The pandemic, subsequent lockdowns and lack of access to funds have hit NGOs in Hyderabad and Warangal.
Warangal: Non-Government Organisations (NGOs) are struggling to get the funding they need to help people. They are not getting enough donations during the pandemic and even the government schemes have not helped.
Narsing Rao, who has been with Sahara Supporting Poor and Need, an NGO in Hyderabad for eight years, said, “We got some funding last year, but these days we are not receiving any funds from donors and contributors. Due to the second wave of Covid-19, around 50 to 60 percent of NGOs across India are unable to help people.”
The other way of getting funds is through foreign contributions. Under the Foreign Contribution (Regulation) Act (FCRA), these NGOs can get funds from foreign companies and donors.
But, explained Narsing Rao, since the Bharatiya Janata Party (BJP) came to power FCRA and old accounts from various banks were closed and the NGOs were told to open accounts only at the main branch of State Bank of India (SBI), Delhi. So, they were not able to access the donations.
He said, “It was a big task for small NGOs to get funding through the FCRA as they could not open their accounts at the main branch in Delhi.”
Along with FCRA, schemes like the National Environment Awareness Campaign, and Council for Advancement of Rural Technology and the Child Labour Project Society were also stopped.

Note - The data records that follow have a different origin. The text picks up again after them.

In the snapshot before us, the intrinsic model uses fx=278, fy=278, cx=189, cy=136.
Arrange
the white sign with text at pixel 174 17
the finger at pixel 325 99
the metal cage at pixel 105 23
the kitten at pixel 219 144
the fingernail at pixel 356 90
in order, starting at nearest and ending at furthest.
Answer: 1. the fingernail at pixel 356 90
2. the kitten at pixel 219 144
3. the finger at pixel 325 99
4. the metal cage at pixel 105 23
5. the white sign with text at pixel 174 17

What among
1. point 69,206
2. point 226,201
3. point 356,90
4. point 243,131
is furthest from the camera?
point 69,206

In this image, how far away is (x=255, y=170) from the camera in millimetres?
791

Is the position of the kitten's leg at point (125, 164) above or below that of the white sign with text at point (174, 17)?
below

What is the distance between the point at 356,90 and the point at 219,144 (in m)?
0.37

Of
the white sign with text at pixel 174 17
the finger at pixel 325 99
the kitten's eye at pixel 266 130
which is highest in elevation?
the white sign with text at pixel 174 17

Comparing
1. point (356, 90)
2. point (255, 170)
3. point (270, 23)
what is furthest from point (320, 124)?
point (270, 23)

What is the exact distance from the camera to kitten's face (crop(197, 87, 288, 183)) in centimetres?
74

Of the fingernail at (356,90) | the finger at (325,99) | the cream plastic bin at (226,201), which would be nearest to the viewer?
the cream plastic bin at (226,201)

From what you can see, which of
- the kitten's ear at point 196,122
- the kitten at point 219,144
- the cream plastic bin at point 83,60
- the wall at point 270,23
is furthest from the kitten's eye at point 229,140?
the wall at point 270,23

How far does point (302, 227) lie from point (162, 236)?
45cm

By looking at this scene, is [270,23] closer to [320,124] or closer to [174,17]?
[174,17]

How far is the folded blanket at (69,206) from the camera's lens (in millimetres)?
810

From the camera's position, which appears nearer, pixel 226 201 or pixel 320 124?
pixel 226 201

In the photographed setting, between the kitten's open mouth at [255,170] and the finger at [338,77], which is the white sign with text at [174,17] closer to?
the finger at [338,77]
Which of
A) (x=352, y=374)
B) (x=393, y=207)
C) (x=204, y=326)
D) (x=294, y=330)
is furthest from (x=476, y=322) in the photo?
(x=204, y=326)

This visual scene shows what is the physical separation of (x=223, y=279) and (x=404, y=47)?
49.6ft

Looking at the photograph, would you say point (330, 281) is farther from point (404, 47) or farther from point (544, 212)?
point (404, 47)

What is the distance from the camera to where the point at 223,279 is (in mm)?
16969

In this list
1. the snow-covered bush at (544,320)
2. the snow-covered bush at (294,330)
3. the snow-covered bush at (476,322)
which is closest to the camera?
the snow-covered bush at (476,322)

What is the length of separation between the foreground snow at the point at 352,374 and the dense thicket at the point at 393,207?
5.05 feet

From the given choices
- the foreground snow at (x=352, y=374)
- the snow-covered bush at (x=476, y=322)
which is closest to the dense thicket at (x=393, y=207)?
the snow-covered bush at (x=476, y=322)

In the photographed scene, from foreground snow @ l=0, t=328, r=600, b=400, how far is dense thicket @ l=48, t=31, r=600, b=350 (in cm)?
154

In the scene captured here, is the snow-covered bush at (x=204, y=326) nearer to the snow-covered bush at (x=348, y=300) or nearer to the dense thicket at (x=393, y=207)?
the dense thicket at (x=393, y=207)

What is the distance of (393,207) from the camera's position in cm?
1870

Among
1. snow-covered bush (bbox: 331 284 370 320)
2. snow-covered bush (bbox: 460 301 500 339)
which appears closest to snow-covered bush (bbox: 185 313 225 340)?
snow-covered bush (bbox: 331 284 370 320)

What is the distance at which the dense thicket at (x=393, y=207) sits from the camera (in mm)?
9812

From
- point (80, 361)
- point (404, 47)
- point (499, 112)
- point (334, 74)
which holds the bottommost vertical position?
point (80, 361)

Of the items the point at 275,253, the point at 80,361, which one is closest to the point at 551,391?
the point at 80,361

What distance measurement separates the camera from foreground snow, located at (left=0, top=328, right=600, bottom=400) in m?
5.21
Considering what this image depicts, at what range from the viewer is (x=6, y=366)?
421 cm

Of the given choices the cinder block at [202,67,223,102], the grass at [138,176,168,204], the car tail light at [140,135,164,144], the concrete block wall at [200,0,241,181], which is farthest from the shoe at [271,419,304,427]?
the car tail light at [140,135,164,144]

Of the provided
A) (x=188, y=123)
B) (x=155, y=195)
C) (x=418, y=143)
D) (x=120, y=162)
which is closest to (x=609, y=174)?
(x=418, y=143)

Meanwhile, the Ministry of Home Affairs (MHA) issued a press release on May 19, 2021, stating that the MHA had given permission to current (FCRA) customers to open their account at the New Delhi Main Branch (NDMB) of SBI. But, a recent article shows that due to the pandemic only 16 percent of registered NGOs have active bank accounts with SBI’s main Delhi branch.
Bala Janaki Ram, an economist based in Bangalore said that NGOs are not receiving funds from government schemes because they are not able to register under those schemes.
Radhakrishnan from Chennai, a journalist, tweeted that New Delhi’s Main SBI branch was unable to process the requests. That is why the NGOs have requested the Union Home Ministry to allow the existing arrangements to continue.
Just like Narsing Rao’s NGO, other NGOs are also facing a similar fate.
Dr. Anita of Sahara NGO, who has been helping people In Hyderabad for 10 years, can’t help people in this situation now. “Before Coronavirus, we helped many people from Sahara donations and I have been distributing water to a lot of people, but now when people are asking me to help again, I have no donors to help them because of Covid-19,” Anita said.
“During the time of the pandemic, health sector NGOs are busy helping people but when it comes to non-health sectors NGOs, including small NGOs they are badly impacted by Covid-19,” said Swapna, Warangal District Programme Manager in Telangana.
Vanaja Konga who runs Pratistha Seva Samithi organizations in Warangal, said that as compared to before the lockdown, the NGOs are facing the hardest time to get funds now in the time of pandemic. “During the second wave of Covid-19, we have stopped helping people because there are no resources now. In this situation we can’t assemble our people either. We are only distributing rations to a few needy people.”